Kata malaikat itu kepadanya: “Jangan takut, hai Maria, sebab engkau beroleh kasih karunia di hadapan Allah.”

Dalam salah satu episode tontonan anak Doraemon, diceritakan Nobita yang tidak percaya diri kalau dia akan bisa melalui ujian olahraga, dia mengeluh pada Doraemon, dan Doraemon memberikan kacamata suasana pada Nobita, ada beberapa tombol di sana, diantaranya yang saya ingat “tombol bahagia”. Pada saat ujian lompat jauh ia menekan “tombol bahagia”, sehingga ia dapat melompat jauuuuhh karena perasaannya bahagia, dan nobita berhasil. Teman-temannya pun heran ternyata Nobita jago melompat.

Peristiwa Maria didatangi malaikat membuat Maria takut, bingung, gundah akan apa yang akan terjadi pada dirinya, bahkan ia bertanya kepada Malaikat bagaimana hal itu bisa terjadi (Luk 1 : 34-35). Maria pasti memikirkan bagaimana dengan masa depannya, bagaimana dengan tunangannya Yusuf.

Ketakutan, kebingungan, kegundahan Maria juga saat ini kita rasakan. Ini Natal ke-2 yang kita rayakan dalam situasi pandemi yang kita tidak tahu kapan akan berakhir. Kita tidak tahu bagaimana dan apa yang akan terjadi di depan sana. Namun apa yang kemudian Maria lakukan dalam kebingungannya? Ia berserah penuh kepada Tuhan Sang Empunya kehidupannya (Luk 1: 38). Ia memilih percaya pada kehendak Tuhan atas hidupnya adalah yang terbaik.

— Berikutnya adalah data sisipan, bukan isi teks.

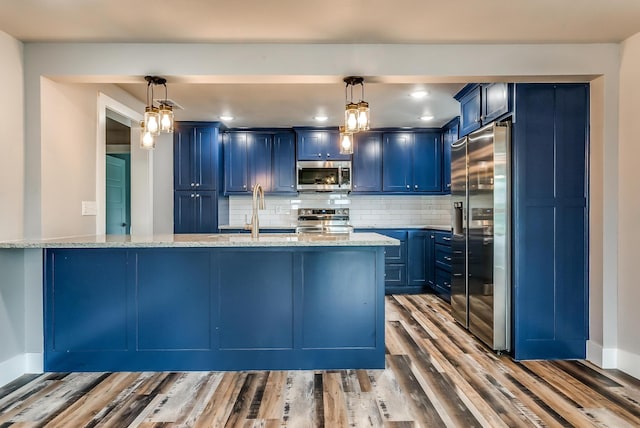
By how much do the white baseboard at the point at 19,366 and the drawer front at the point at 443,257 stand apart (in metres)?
4.12

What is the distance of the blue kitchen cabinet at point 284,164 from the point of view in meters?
5.80

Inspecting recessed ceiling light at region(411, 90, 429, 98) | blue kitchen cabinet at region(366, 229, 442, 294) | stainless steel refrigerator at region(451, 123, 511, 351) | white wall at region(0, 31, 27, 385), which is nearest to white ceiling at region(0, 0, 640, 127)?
white wall at region(0, 31, 27, 385)

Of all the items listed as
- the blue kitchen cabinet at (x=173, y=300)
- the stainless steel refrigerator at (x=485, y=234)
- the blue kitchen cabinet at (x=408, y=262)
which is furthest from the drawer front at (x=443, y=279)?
the blue kitchen cabinet at (x=173, y=300)

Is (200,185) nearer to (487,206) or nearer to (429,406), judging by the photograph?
(487,206)

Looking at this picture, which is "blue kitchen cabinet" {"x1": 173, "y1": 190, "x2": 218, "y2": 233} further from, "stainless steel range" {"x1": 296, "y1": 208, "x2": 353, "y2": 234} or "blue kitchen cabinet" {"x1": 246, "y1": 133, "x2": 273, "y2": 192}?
"stainless steel range" {"x1": 296, "y1": 208, "x2": 353, "y2": 234}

Bagaimana dengan kita? Apakah kita akan hidup terus dalam belenggu pertanyaan kapan pandemi ini berakhir? Apakah kita akan hidup terus dengan kekhawatiran akan munculnya varian-varian baru Covid yang seperti tidak ada habisnya?

Mungkin di Natal 2021 ini saatnya kita meniru Maria untuk berserah kepada Tuhan dan memakai “kacamata suasana“-nya Doraemon dalam menghadapi pandemi ini. Sama seperti Nobita, sebenarnya masing-masing kita punya potensi yang luar biasa, hanya seringkali itu tertutup dengan ketidakpercayaan diri kita seperti Nobita. Untuk menyadari hingga potensi tersebut dapat dikembangkan, sepertinya kita harus memulainya dari pikiran kita dulu. Pakai kacamata suasana kita, pencet tombol berserah, kemudian tombol bersyukur, tombol sukacita, tombol bertekun dan tombol-tombol lainnya. Niscaya kita akan melompat lebih jauh.

Selamat Natal dan menyongsong Tahun Baru 2022.